[WRITTEN INSTRUCTION] Please pick out and copy every line of the listing that contains the string "neighboring", matching case exactly.

[EXTRACTED RECORDS]
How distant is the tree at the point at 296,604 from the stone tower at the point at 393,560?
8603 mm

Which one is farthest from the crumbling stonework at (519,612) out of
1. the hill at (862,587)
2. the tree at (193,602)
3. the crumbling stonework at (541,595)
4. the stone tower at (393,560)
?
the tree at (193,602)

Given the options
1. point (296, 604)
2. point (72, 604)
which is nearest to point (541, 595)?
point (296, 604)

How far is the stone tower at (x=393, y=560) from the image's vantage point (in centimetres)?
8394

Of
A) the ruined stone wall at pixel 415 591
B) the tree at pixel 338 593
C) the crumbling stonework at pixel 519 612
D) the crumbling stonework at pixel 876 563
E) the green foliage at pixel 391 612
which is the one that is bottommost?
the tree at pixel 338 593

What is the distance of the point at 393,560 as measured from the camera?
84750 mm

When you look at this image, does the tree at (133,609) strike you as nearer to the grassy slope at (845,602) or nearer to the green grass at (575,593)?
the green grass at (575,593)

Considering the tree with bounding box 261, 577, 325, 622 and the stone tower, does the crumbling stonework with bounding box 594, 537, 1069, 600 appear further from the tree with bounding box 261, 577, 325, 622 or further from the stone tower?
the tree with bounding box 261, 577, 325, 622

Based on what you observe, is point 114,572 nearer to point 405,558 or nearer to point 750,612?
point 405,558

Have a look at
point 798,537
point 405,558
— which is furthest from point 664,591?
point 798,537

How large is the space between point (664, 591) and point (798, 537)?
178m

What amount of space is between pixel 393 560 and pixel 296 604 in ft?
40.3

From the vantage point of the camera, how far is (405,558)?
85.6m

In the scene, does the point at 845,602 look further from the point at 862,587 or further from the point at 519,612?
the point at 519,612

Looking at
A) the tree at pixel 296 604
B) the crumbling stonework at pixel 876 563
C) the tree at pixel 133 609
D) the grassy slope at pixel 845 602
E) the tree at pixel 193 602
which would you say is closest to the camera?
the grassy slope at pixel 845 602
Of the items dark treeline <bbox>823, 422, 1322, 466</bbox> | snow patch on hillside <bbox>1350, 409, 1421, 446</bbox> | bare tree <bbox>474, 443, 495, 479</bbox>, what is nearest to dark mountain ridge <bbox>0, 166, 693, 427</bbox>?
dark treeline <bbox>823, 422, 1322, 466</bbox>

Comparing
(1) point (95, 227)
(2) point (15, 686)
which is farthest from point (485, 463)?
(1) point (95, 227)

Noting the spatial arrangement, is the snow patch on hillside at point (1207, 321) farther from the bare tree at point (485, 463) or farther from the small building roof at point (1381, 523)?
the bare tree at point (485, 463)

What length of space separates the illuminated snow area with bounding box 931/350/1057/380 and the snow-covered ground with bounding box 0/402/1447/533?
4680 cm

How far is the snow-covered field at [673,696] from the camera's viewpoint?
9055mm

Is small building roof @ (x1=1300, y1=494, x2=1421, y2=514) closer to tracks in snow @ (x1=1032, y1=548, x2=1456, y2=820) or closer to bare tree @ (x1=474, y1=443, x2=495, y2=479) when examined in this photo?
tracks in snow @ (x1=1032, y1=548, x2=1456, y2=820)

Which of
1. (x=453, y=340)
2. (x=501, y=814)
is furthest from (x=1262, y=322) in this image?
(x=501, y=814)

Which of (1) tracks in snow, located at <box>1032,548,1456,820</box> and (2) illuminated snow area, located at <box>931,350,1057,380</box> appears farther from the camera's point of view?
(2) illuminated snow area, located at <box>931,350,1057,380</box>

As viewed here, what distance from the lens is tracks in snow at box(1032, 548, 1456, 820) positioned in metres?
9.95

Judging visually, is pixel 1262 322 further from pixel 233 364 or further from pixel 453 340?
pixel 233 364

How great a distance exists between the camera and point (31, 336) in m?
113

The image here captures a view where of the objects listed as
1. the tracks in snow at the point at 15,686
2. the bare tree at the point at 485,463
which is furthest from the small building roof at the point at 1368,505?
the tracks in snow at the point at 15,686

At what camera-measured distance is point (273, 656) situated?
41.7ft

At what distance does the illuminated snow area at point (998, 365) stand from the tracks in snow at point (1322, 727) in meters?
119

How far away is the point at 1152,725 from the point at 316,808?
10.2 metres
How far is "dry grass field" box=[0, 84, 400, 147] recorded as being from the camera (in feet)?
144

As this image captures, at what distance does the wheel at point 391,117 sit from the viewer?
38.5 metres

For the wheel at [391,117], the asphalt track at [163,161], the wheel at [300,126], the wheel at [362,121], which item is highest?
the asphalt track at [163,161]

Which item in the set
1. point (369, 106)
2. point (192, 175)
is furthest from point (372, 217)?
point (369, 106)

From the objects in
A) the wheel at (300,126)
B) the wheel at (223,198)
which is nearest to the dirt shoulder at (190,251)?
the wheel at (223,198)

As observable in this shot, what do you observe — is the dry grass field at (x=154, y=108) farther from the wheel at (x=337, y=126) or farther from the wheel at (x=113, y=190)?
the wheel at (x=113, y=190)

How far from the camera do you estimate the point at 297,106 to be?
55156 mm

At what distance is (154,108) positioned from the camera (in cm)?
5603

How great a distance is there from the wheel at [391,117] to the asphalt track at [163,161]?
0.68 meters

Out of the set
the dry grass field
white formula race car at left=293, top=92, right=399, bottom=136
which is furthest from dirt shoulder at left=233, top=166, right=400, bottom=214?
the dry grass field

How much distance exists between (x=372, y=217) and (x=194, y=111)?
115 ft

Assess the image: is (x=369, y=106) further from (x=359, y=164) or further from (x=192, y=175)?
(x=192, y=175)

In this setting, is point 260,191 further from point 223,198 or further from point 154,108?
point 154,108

---

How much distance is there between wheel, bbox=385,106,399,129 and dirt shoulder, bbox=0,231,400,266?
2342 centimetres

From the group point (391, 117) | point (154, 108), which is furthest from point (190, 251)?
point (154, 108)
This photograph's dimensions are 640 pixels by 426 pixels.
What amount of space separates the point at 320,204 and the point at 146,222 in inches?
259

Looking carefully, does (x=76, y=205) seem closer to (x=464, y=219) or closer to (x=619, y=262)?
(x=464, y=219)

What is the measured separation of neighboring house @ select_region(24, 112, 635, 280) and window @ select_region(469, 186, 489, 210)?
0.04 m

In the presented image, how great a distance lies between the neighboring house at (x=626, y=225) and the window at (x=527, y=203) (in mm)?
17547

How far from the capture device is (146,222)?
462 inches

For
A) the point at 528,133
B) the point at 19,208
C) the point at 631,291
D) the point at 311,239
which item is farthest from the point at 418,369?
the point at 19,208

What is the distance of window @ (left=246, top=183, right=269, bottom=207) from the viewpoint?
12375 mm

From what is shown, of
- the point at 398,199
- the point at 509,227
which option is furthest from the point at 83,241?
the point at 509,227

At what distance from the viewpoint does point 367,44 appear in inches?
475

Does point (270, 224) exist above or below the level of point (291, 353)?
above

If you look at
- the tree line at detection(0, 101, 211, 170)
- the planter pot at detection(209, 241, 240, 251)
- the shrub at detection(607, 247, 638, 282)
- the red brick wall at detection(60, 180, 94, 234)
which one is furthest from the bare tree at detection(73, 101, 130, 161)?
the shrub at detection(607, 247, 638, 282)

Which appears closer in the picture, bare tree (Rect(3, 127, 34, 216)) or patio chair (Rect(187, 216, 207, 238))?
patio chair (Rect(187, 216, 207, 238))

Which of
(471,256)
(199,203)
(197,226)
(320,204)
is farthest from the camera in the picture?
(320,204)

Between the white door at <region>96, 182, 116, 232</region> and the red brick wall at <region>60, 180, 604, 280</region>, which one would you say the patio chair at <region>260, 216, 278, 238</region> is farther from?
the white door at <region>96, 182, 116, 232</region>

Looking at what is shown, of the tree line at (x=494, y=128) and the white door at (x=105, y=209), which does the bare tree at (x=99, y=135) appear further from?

[RESULT]
What is the measured separation of neighboring house @ select_region(24, 112, 635, 280) and window @ select_region(469, 186, 489, 210)?
In the presented image, how great a distance lies between the neighboring house at (x=626, y=225) and the window at (x=527, y=203) (in mm)?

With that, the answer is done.